Rabu, 18 Januari 2017

Si Tinta Manis : Pertemuan yang tak pernah biasa

Hasil gambar untuk pertemuan
Entah ini hanya kebetulan atau sudah menjadi takdir, pertemuan kita ku anggap tak pernah biasa. Bagaimana tidak sebagus-bagusnya rencana pada akhirnya berakkhir jauh dari khayalan. Tidak pernah aku duga dan tidak seidikitpun aku cium aroma tak sedap kepada jalannya rencana.
Baik pertama kali kita bertemu di Ibu Kota Provinsi sana ataupun di tempat rencana pertemuan lain kita. Hal-hal yang berbau mistis imagis sepertinya dalang dibalik semuanya. Sepuas hati ingin tertawa lepas jika ku bongkar satu persatu cerita didalamnya.
Baiklah, aku mulai dari awal perjumpaan kita selepas tak saling sua dalam banyak purnama.

Ketentuan Latihan
**1)** Menurut teks tentang pertemuan yang tak pernah biasa, di mana mereka pertama kali bertemu?
**2)** Mengapa pencerita dalam teks tentang pertemuan yang tak pernah biasa menganggap pertemuan itu tidak pernah biasa? Jelaskan dalam satu sampai tiga kalimat.
**3)** Tuliskan lanjutan teks tentang pertemuan yang tak pernah biasa, dimulai setelah kalimat terakhirnya.

Informasi yang Ditampilkan
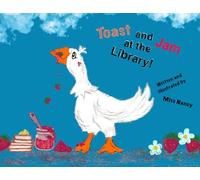 Toast and Jam at the Library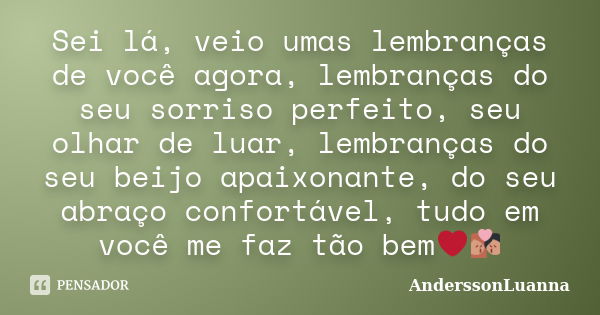 Sei lá, veio umas lembranças de você agora, lembranças do seu sorriso perfeito, seu olhar de luar, lembranças do seu beijo apaixonante, do seu abraço confortáve... Frase de AnderssonLuanna.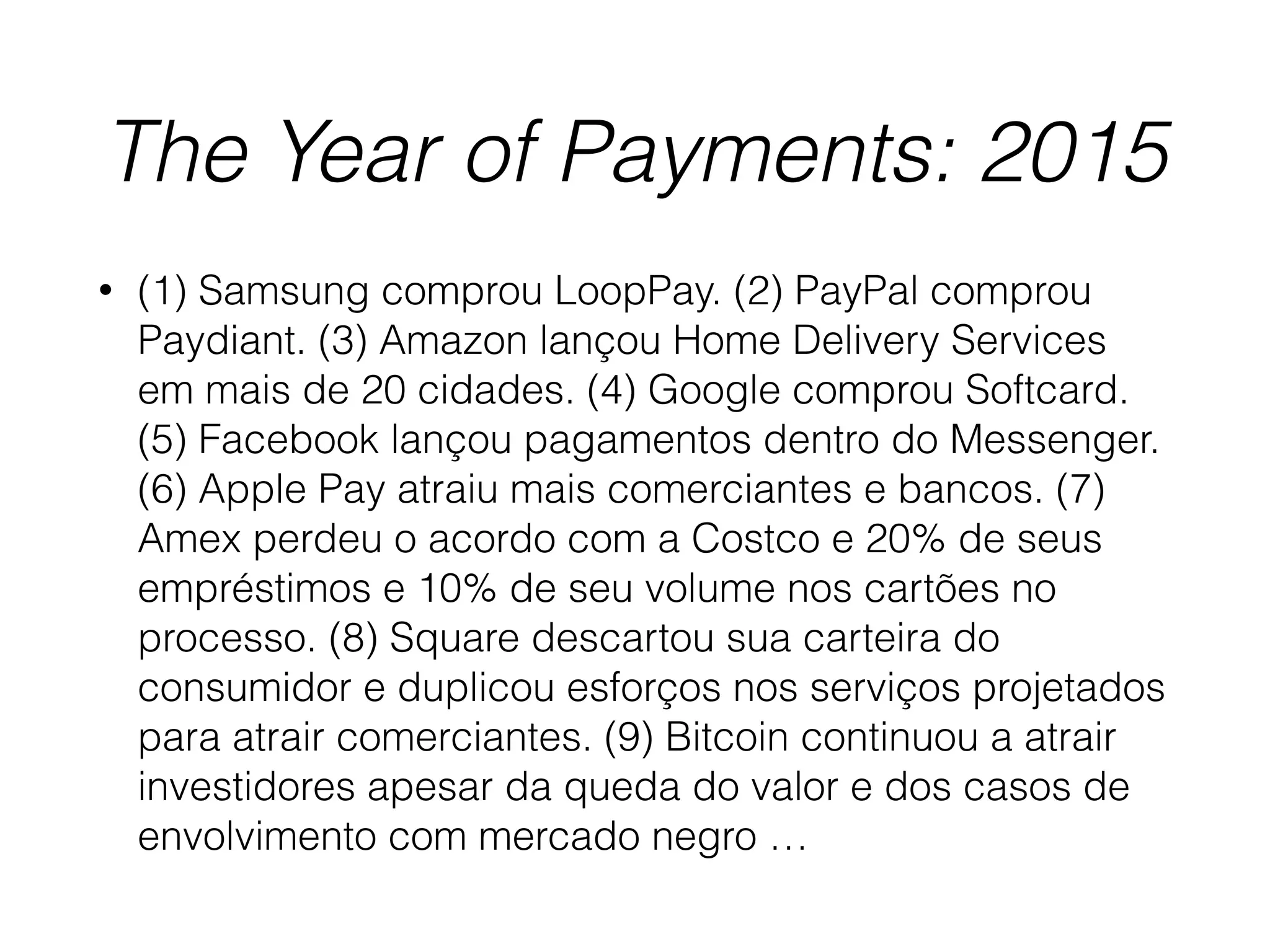 The Year of Payments: 2015
• (1) Samsung comprou LoopPay. (2) PayPal comprou
Paydiant. (3) Amazon lançou Home Delivery Services
em mais de 20 cidades. (4) Google comprou Softcard.
(5) Facebook lançou pagamentos dentro do Messenger.
(6) Apple Pay atraiu mais comerciantes e bancos. (7)
Amex perdeu o acordo com a Costco e 20% de seus
empréstimos e 10% de seu volume nos cartões no
processo. (8) Square descartou sua carteira do
consumidor e duplicou esforços nos serviços projetados
para atrair comerciantes. (9) Bitcoin continuou a atrair
investidores apesar da queda do valor e dos casos de
envolvimento com mercado negro …
 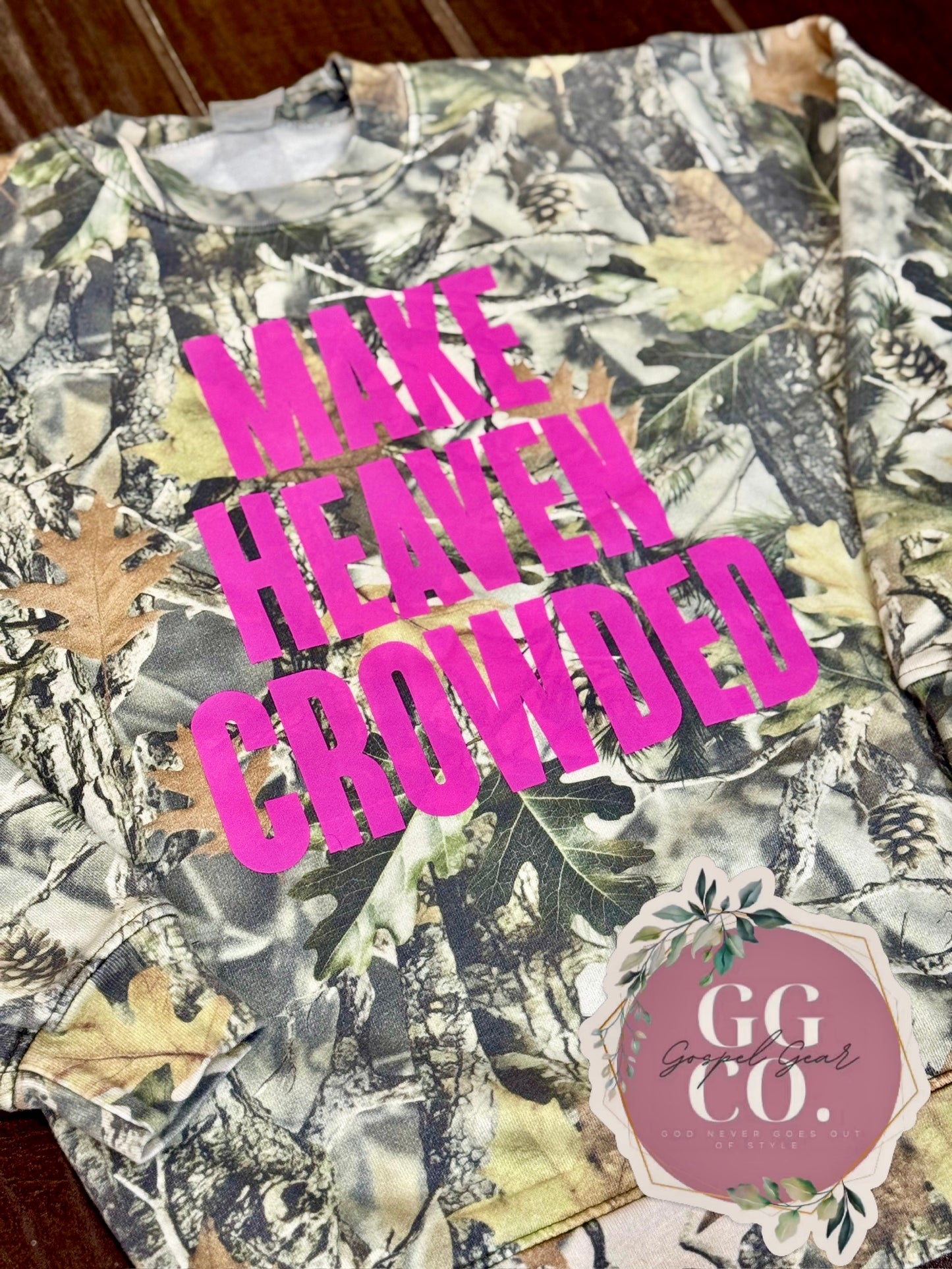 Make Heaven Crowded - Camo Cotton Shirt - Christian Camo Tee - Christian Tshirt - Christian Gift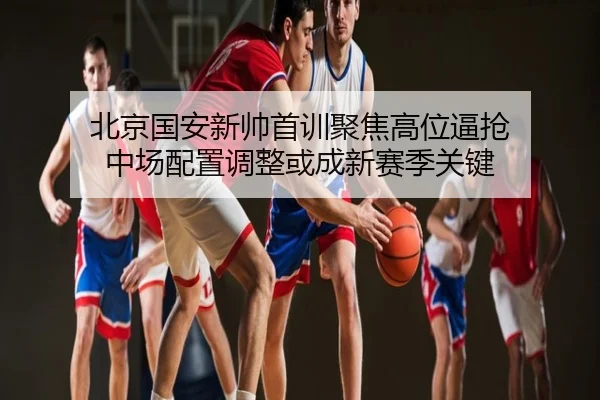 北京国安新帅首训聚焦高位逼抢 中场配置调整或成新赛季关键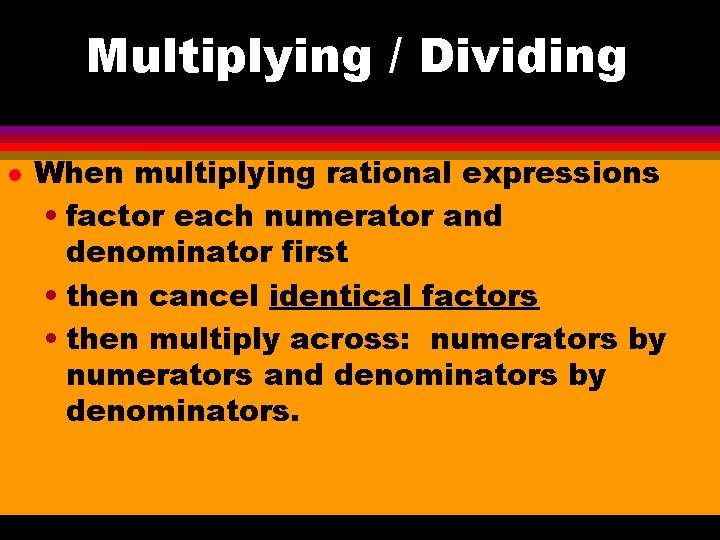Multiplying / Dividing l When multiplying rational expressions • factor each numerator and denominator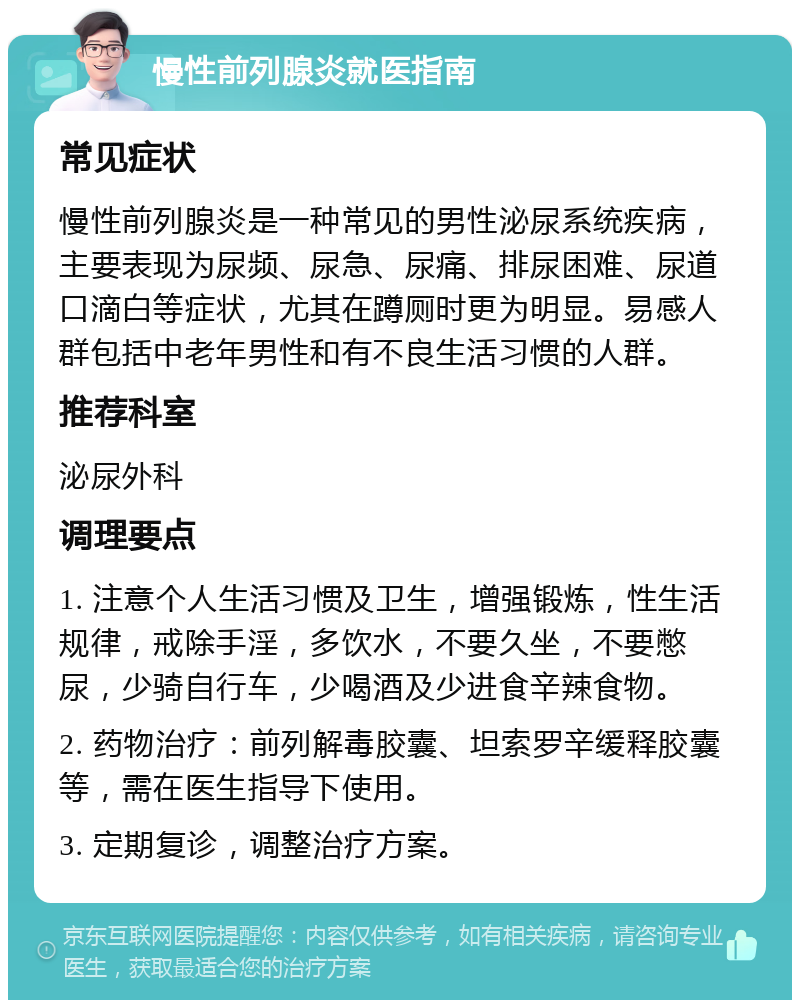 慢性前列腺炎就医指南 常见症状 慢性前列腺炎是一种常见的男性泌尿系统疾病，主要表现为尿频、尿急、尿痛、排尿困难、尿道口滴白等症状，尤其在蹲厕时更为明显。易感人群包括中老年男性和有不良生活习惯的人群。 推荐科室 泌尿外科 调理要点 1. 注意个人生活习惯及卫生，增强锻炼，性生活规律，戒除手淫，多饮水，不要久坐，不要憋尿，少骑自行车，少喝酒及少进食辛辣食物。 2. 药物治疗：前列解毒胶囊、坦索罗辛缓释胶囊等，需在医生指导下使用。 3. 定期复诊，调整治疗方案。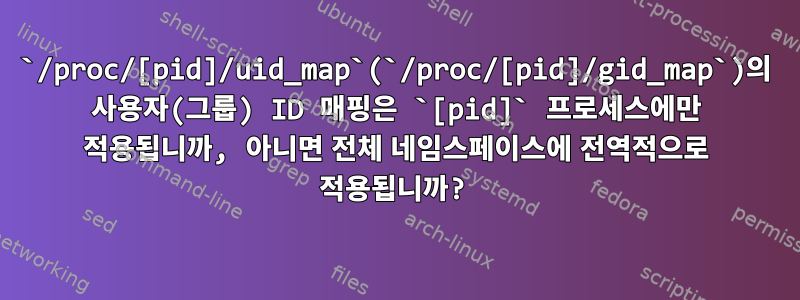 `/proc/[pid]/uid_map`(`/proc/[pid]/gid_map`)의 사용자(그룹) ID 매핑은 `[pid]` 프로세스에만 적용됩니까, 아니면 전체 네임스페이스에 전역적으로 적용됩니까?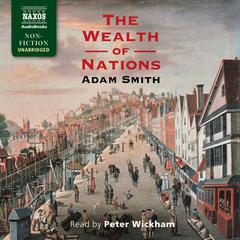 The Wealth of Nations by Adam Smith audiobook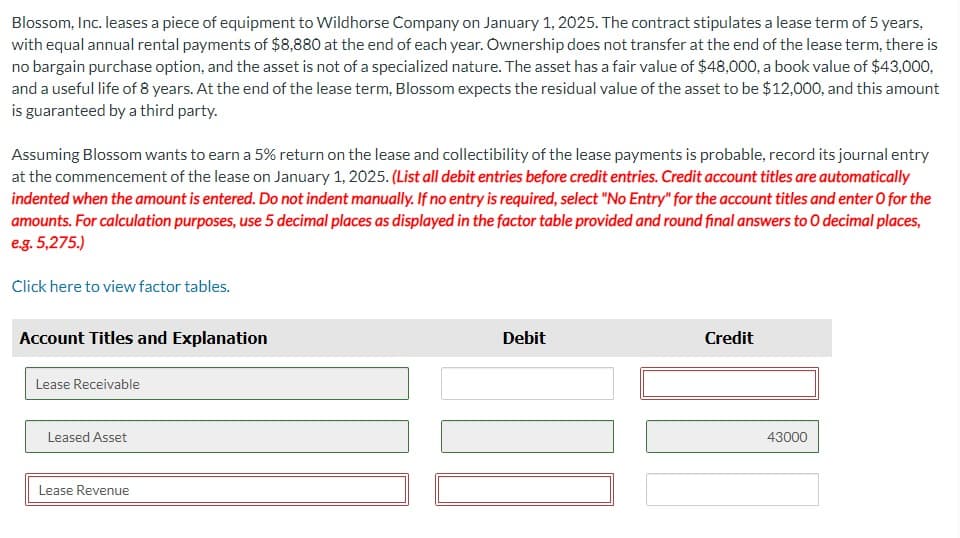 Blossom, Inc. leases a piece of equipment to Wildhorse Company on January 1, 2025. The contract stipulates a lease term of 5 years,
with equal annual rental payments of $8,880 at the end of each year. Ownership does not transfer at the end of the lease term, there is
no bargain purchase option, and the asset is not of a specialized nature. The asset has a fair value of $48,000, a book value of $43,000,
and a useful life of 8 years. At the end of the lease term, Blossom expects the residual value of the asset to be $12,000, and this amount
is guaranteed by a third party.
Assuming Blossom wants to earn a 5% return on the lease and collectibility of the lease payments is probable, record its journal entry
at the commencement of the lease on January 1, 2025. (List all debit entries before credit entries. Credit account titles are automatically
indented when the amount is entered. Do not indent manually. If no entry is required, select "No Entry" for the account titles and enter o for the
amounts. For calculation purposes, use 5 decimal places as displayed in the factor table provided and round final answers to O decimal places,
e.g. 5,275.)
Click here to view factor tables.
Account Titles and Explanation
Lease Receivable
Leased Asset
Lease Revenue
Debit
Credit
43000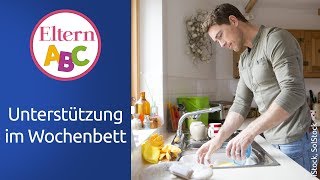 Wochenbett Wie kann der Vater mich unterstützen  Vaterschaft  Eltern ABC  ELTERN [upl. by Babcock]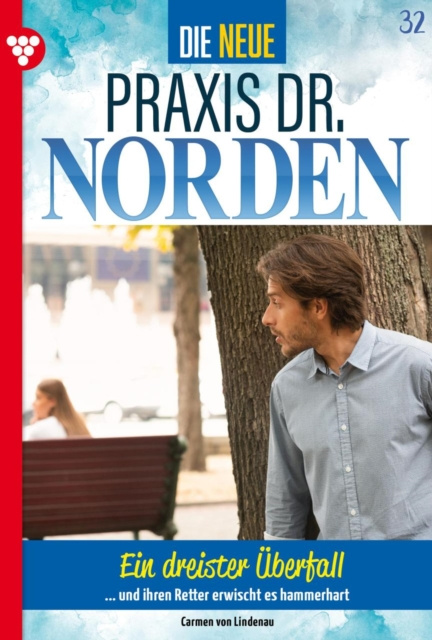 E-book Die neue Praxis Dr. Norden 32 - Arztserie Carmen von Lindenau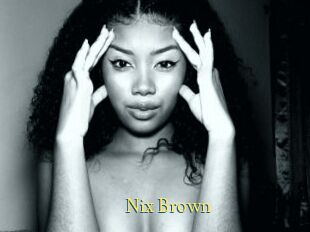 Nix_Brown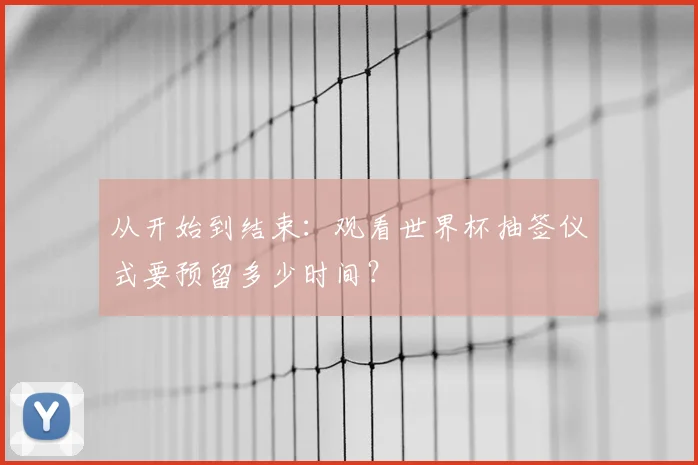 从开始到结束：观看世界杯抽签仪式要预留多少时间？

Jawaban Tiap Tugas
**1)** Di Ibu Kota Provinsi.

**2)** Sebagus apa pun rencananya, pada akhirnya semuanya berakhir jauh dari khayalan. Pencerita sama sekali tidak menduga dan tidak mencium sedikit pun tanda bahwa rencana itu akan berjalan tidak baik.

**3)**
Di saat dimana aku mengorbankan waktu dan pikiran untuk melanjutkan tuntutan hasrat keingintahuna dalam belajar, aku merasa tak eprnah lepas dari persoalan asmara. Padahal aku sudah tak lagi mersakannya sejak putusa dari dia yang sudah bahagia disana.
Dalam benakku , sudah cukuplah kurasakan derita dari dewi asmara. Namun sayangnya tak bias ku elak kan diri dari nya yang senantiasa mengejar dan memburu ku dengan panahnya.
Lembaran tak menyenangkan persoalan dengan “cinta” adalah yang sudah tak lagi ku acuhkan akhir2 ini. Di ujung purnama oktober, setiap saat kala pesannya datang aku tunjukan ke gelisahanku kepada malam. Ku dekatkan diri kepada angina yang berhembus kala itu, menyejukan jiwa hingga rasa otak kembali berjalan sesuai irama.
Sebelum aku lanjutkan, aku perkenalkan dia dalam cerita ini. Aku panggil ia “tinta manis”, seorang dara kelahiran awal bulan pahlawan dimana Mallaby tewas oleh semangat juang muda arek-arek Surabaya dengan tahun dimana awal kriris moneter menggerogoti sendi-sendi Ibu Pertiwi. Ia lahir dengan bawaan manis, tersirat dalam senyumnya yang selalu membuat skeptis hati ini. Tumbuh menjadi seorang dara yang menyihir beberapa kawan ku hingga mereka terjerembab kedalam pusaran asmaranya.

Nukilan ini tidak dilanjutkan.